Brazilian public schools continue to teach religion classes; indigenous group is transferred to new locality amidst protest; and legitimacy of ‘traditional’ hazing put to question.
The secular State and religious education
The recent election of Pastor Feliciano to the Presidency of the Commission on Human Rights has once again brought to light the discussion of the division between Church and State.
Although Brazil is, in theory, a secular state, Catholicism and Christianity as a whole, have always been present in the government, even if in the form of crucifixes in official government buildings. Now, the online portal QEdu, gives an idea of the extent to which religion is part of the Brazilian public education system.
According to the portal, which uses official data from the Ministry of Education, 49% of schools have compulsory religious classes as part of their curriculums. 79% of these schools provide no alternative classes for those who do not wish to partake in religious education and training.
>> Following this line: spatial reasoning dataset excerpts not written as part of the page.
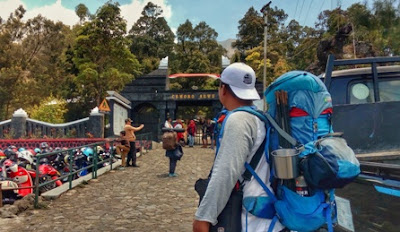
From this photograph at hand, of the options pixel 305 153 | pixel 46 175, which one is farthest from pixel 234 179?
pixel 46 175

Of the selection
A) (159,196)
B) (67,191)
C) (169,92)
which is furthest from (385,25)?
(67,191)

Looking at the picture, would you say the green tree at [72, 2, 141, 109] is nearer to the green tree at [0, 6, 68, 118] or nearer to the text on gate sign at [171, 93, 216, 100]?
the green tree at [0, 6, 68, 118]

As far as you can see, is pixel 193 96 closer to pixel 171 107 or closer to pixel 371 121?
pixel 171 107

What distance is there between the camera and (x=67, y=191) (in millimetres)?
8359

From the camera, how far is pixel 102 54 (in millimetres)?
30484

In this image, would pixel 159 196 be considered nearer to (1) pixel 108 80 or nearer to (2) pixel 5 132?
(2) pixel 5 132

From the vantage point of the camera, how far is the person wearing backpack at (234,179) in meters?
1.82

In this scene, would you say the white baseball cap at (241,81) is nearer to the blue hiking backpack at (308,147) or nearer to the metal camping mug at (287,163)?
the blue hiking backpack at (308,147)

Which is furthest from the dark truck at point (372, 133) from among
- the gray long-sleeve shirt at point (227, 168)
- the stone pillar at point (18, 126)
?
the stone pillar at point (18, 126)

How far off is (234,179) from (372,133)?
3132 mm

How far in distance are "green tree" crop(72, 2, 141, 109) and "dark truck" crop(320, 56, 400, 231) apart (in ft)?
84.1

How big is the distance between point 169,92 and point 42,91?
52.1ft

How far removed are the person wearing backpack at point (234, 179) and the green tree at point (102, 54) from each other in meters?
28.1

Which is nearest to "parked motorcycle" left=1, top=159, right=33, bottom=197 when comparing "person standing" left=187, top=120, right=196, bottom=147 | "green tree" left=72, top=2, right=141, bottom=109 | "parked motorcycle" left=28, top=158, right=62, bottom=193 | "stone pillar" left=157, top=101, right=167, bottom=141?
"parked motorcycle" left=28, top=158, right=62, bottom=193
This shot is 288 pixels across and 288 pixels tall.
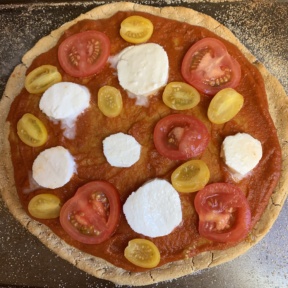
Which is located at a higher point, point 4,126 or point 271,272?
point 4,126

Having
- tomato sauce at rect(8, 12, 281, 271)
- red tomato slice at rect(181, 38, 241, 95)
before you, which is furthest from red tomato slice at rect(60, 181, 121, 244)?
red tomato slice at rect(181, 38, 241, 95)

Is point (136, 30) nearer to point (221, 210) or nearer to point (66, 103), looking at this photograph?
point (66, 103)

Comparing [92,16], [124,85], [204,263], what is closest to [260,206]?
[204,263]

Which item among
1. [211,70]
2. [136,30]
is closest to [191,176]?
[211,70]

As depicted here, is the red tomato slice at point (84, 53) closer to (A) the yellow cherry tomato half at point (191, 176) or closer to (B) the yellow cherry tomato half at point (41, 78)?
(B) the yellow cherry tomato half at point (41, 78)

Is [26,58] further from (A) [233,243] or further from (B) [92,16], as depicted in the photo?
(A) [233,243]

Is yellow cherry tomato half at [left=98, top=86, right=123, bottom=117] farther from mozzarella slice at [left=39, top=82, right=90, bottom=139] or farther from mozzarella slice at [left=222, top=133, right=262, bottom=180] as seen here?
mozzarella slice at [left=222, top=133, right=262, bottom=180]

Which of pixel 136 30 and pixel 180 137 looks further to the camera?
pixel 136 30
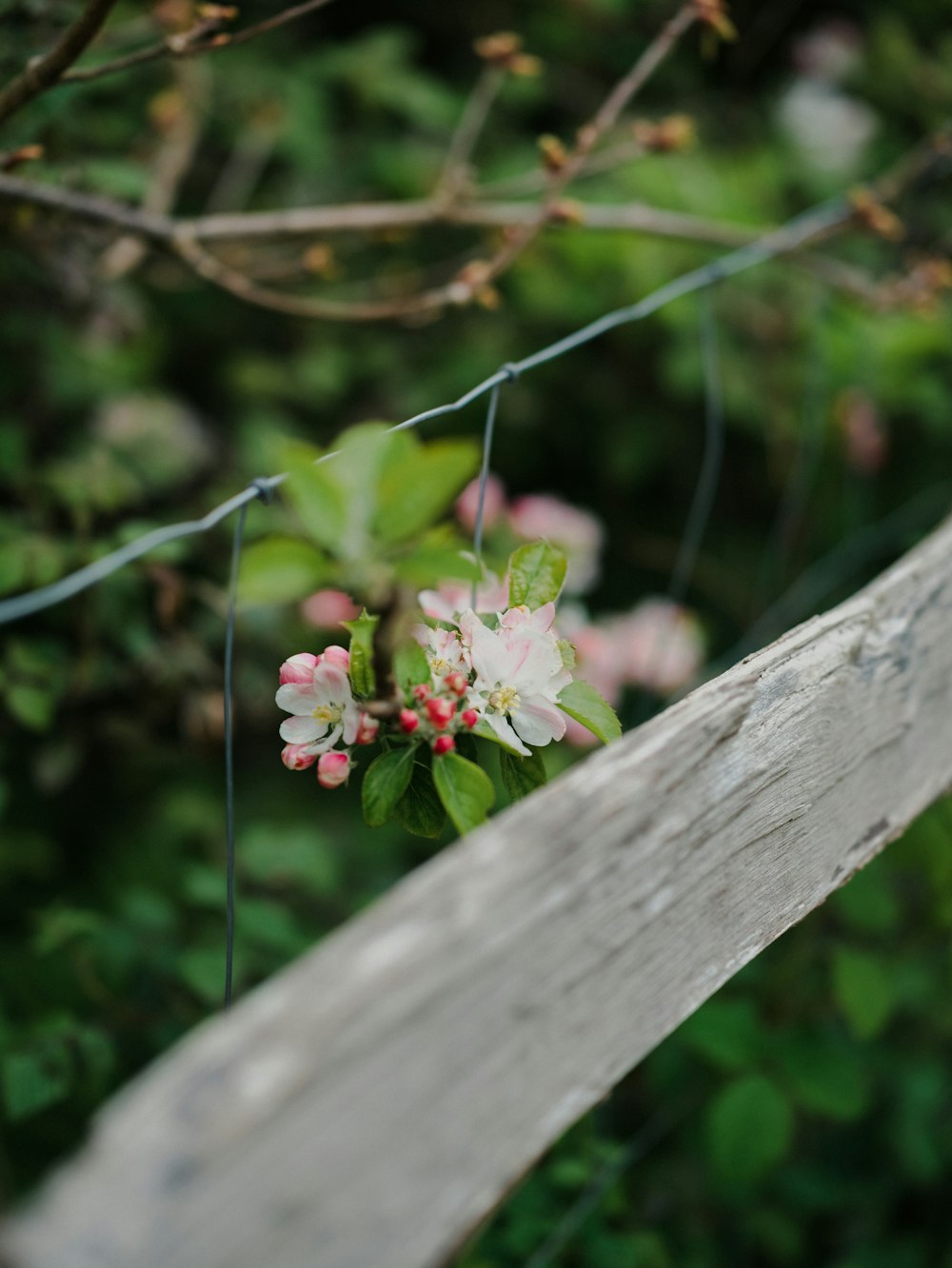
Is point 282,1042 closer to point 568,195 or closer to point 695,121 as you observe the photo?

Students from other faiths, such as that of Candomblé, an Afro-Brazilian religion, have reported instances of discriminations from Catholic or Evangelical teachers, who attempted to convert them.
According to Luiz Antônio Cunha, professor of education at the Federal University of Rio de Janeiro, ‘the school does not ask the parents whether they want [their children to follow] religious training or [engage in] another alternative: stay out on the street, spend free time around the school, play soccer, etc.
This would only be optional if there were pedagogical alternatives. Since there aren’t, this becomes obligatory, which the Constitution says should be optional’.
Indigenous group transferred to new locality, amidst protests
On Friday, 22 March, the occupation of the Museu do Índio of Rio de Janeiro (Museum of Indigenous Peoples) ended, when a group of around twenty Brazilian Indians pacifically left the place, to be transferred to Colônia de Curupaiti in Jacarepaguá.
Their transfer to another locality was viewed by many groups as a disrespect for the rights of Indigenous populations. Dozens of activists gathered in front of the Museum, and were forcefully removed from the area after the military police intervened with gas bombs and pepper spray.
Upon leaving the locality, the Indians who occupied the place, along with forty activists who supported the occupation, lit up a two-meter-tall fire, which had to be put down by the Fire Department.
The provisory place, to which the group of Indians was taken to, was proven unfit for living on the first day of their arrival: strong rain inundated the building.
Public Defendant, Daniel Macedo, affirmed that he will accompany the case as a means of assuring that ‘this place is not only a lodging, to leave them there. There must be a dignified structure that allows them to live [well]’.
Freshmen hazing and university traditions in check
Various episodes of physical or psychological violence during ‘traditional’ welcoming practices at universities were recorded in the last couple of weeks throughout the country. From slavery to Nazi references, many of these instances have been characterised for placing freshmen in shameful or dangerous situations.
This year, the instances that gained the most media attention included that of using black paint on freshmen and tying them in chains, locking up students in rooms and fording them to drink large quantities of alcohol, nude appearances and sexual scenes mocking feminist groups who protested against the objectification of other women during the hazing period, and pressuring freshmen to steal vases in cemeteries, among others.
According to Professor Almeida Júnior, whose book, ‘Anatomia do Trote Universitário’ (‘Anatomy of University Hazing) discusses the topic in depth, ‘80% of the students who participated in the hazing, said that they went through, at least one activity, that they did not enjoy or that offended them’.
Students and universities often defend that the hazing is part of long-held traditions, and that abusive incidents are rare. Professor Almeida Júnior disagrees.
He affirms that ‘this has nothing to do with tradition, and that hazing is a matter of power relations. A political group disputes the control of the situation. A boy who goes to the street to ask for money [a common hazing activity] is the soldier of a hierarchy in which there is a general’.